Cholesterol ensures our bodies function properly. It is necessary for the production of hormones, Vitamin D and the bile acids that help digest food.
Our cells and our liver produce about 75 percent of our blood cholesterol. The other 25 percent comes from the saturated fat and cholesterol in the food we eat. Digestive enzymes in the stomach break down food before it enters the small intestine. In the intestines, carbohydrates, proteins and fats are broken down and absorbed through the intestinal walls to be transported through the body. In the liver, triglycerides, cholesterol and proteins form together to make LDL (low-density lipoproteins) and HDL (high-density lipoproteins). LDL carries cholesterol to all cells of the body, while HDL carries cholesterol away from cells to the liver. Triglycerides are a primary form of fat used to store energy. Like LDL, triglycerides can cause plaque buildup in blood vessels.

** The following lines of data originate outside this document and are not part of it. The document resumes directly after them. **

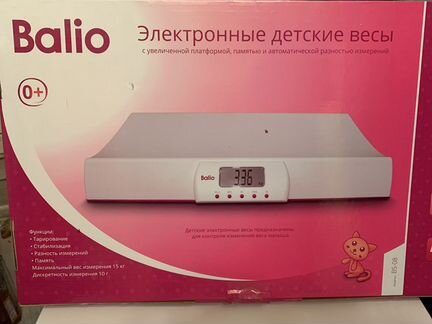 Детские весы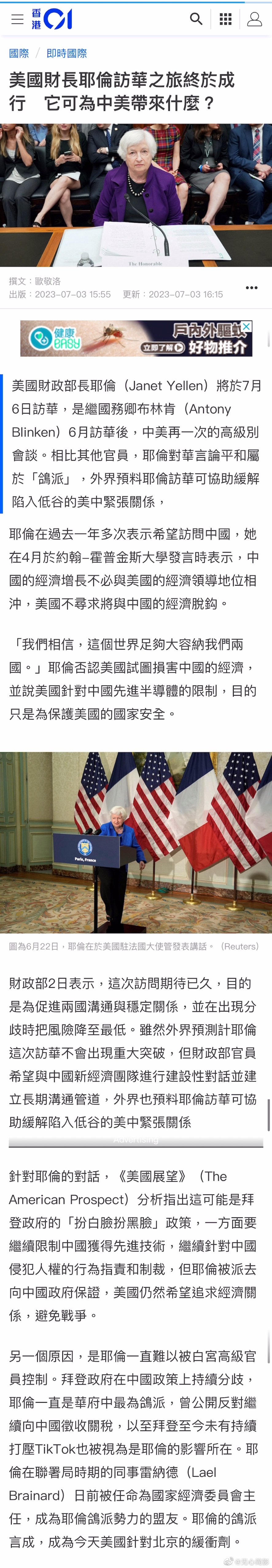 关于美国财长耶伦访华，港媒分析评论称，这可能是拜登政府“唱黑脸白脸”的政策，一方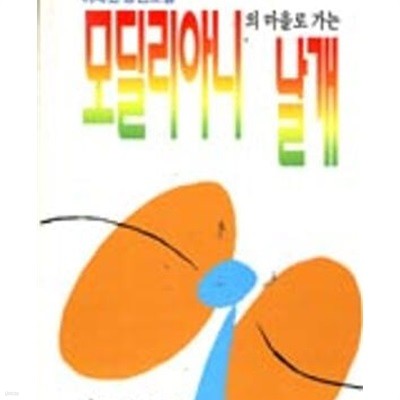 모딜리아니의 마을로 가는 날개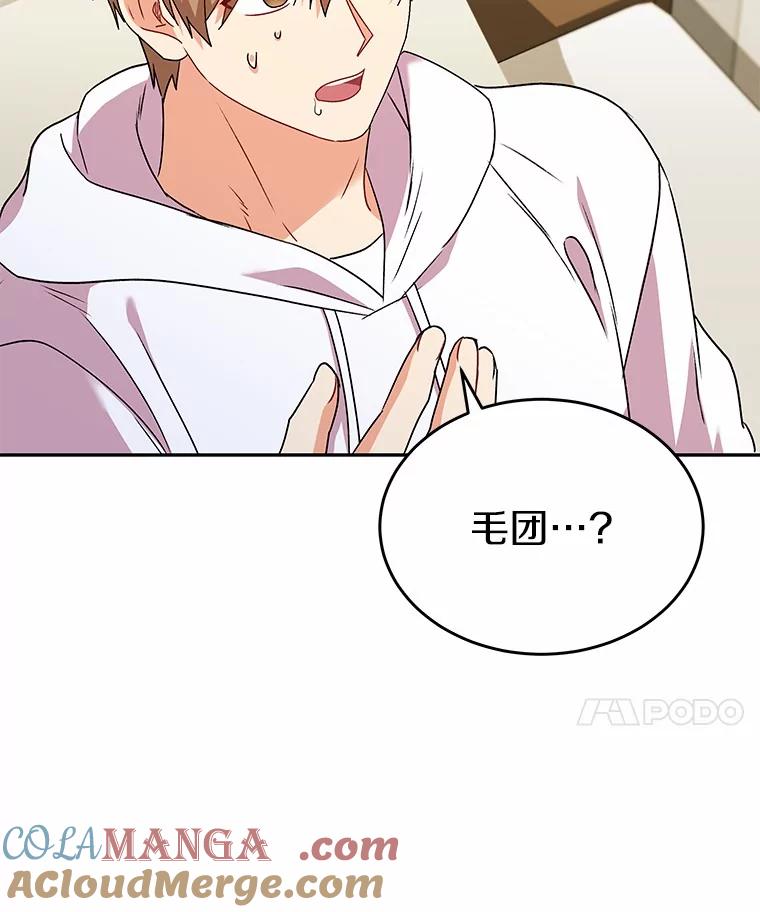 《你好？兽医先生！》57.小古历险记（1） 第33页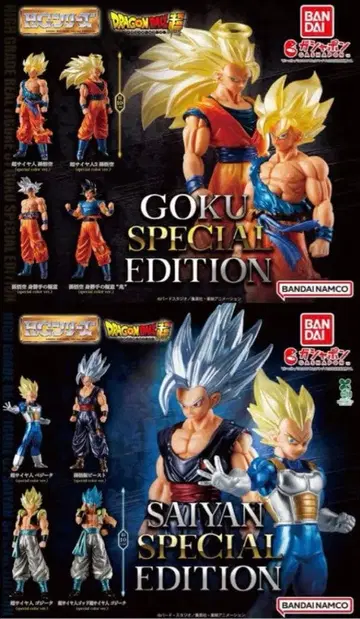 HG 드래곤볼 01&02 컴플리트 세트 미개봉 새상품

Genetics plays a big role in how much cholesterol our bodies produce. Some people inherit genes that cause their bodies to produce too much cholesterol or keep their bodies from absorbing enough cholesterol. They can still have high cholesterol even if they are not eating high-cholesterol food.
Too much LDL, the “bad” cholesterol, and not enough HDL, the “good” cholesterol, can place you at risk for heart disease and stroke. High cholesterol increases the buildup of plaque (a fatty substance) in the blood vessels, which hardens along the lining of the vessels. The plaque reduces or blocks blood flow and raises your risk of a heart attack, stroke or other health problems.
Several medications control the amount of cholesterol in our blood. Statins (HMG-CoA reductase inhibitors) are thought to be the best at lowering cholesterol. Statins help block production of LDL in the liver by blocking an enzyme that is key to cholesterol production. Statin medications can reduce your risk of a heart attack or stroke, and the risk of life-threatening side effects is low.
According to a new cholesterol guideline from the American Heart Association and the American College of Cardiology, cholesterol-lowering statin drugs should now be prescribed to an estimated 33 million Americans without cardiovascular disease who have a 7.5 percent or higher risk for a heart attack or stroke within the next 10 years.
When taking statins, it is important to follow your health care provider’s instructions. Know when and how to take your medication. Do not skip doses or stop taking it. Establish a routine and keep to it for 30 days so it becomes habit. To prevent drug interactions, tell your doctor if you take other prescription and over-the-counter medications, vitamins or herbal supplements. Report any side effects right away and learn how to deal with them. Most side effects go away in a few weeks.
The side effects of statins can include muscle pain or muscle weakness; nausea, constipation or diarrhea; liver damage; and kidney failure. Recently, researchers found that for a small number of people, statins are associated with an increased risk of type 2 diabetes. Although statin side effects can be annoying, consider the benefits. Do not stop taking statin medication for any period without talking to your doctor. Note that over-the-counter pain relievers such as acetaminophen or ibuprofen do not relieve muscle aches from statins.
Your doctor may advise an alternative treatment plan to help lower your cholesterol without uncomfortable statin side effects. Following are some strategies to consider in coordination with your doctor.
Take a brief break from statin therapy. Sometimes it’s hard to tell whether the muscle aches or other problems are statin side effects or just part of the aging process. A break of 10 to 14 days gives you time to compare how you feel on and off statins.
Switch to another statin drug. It’s possible, although unlikely, that one statin causes side effects for you while another doesn’t. Simvastatin (Zocor) may be more likely to cause muscle pain than other statins when taken at high doses. Newer drugs are being studied that may have fewer side effects.
Change your dose. A lower dose may reduce side effects but may also reduce benefits. Your doctor may suggest another statin that’s equally effective at a lower dose.
Take it easy when exercising. Exercise may make your muscle aches worse. Talk to your doctor about changing your exercise routine.
Statins can have potentially dangerous interactions with other medications and some foods, making it more likely you’ll have side effects. A chemical in grapefruit juice can interfere with the enzymes that break down the statins in your digestive system, making it uncertain what the effect is on your total cholesterol. You should still be able to have some grapefruit or grapefruit juice, but talk to your doctor about limits.
People taking statins either alone or in combination with amiodarone (Cordarone), a medication for irregular heart rhythms, or gemfibrozil (Lopid) have an increased risk of severe side effects. Side effects can also occur when taking statins and certain antifungal medications or antibiotics. Those taking antidepressants or medications to suppress the immune system with a statin may be more likely to have muscle aches.
Follow a healthy lifestyle in addition to taking statins. Eat a healthy diet to lower LDL and triglyceride levels. Exercise daily to help raise HDL levels. Maintain a healthy weight to help raise HDL levels and lower triglycerides. Quit smoking to improve your lipid levels.
The content of this article is for informational purposes only. It is not intended to be a substitute for professional medical advice, diagnosis or treatment. Always seek the advice of your physician or other qualified health care provider with any questions you may have regarding a medical condition.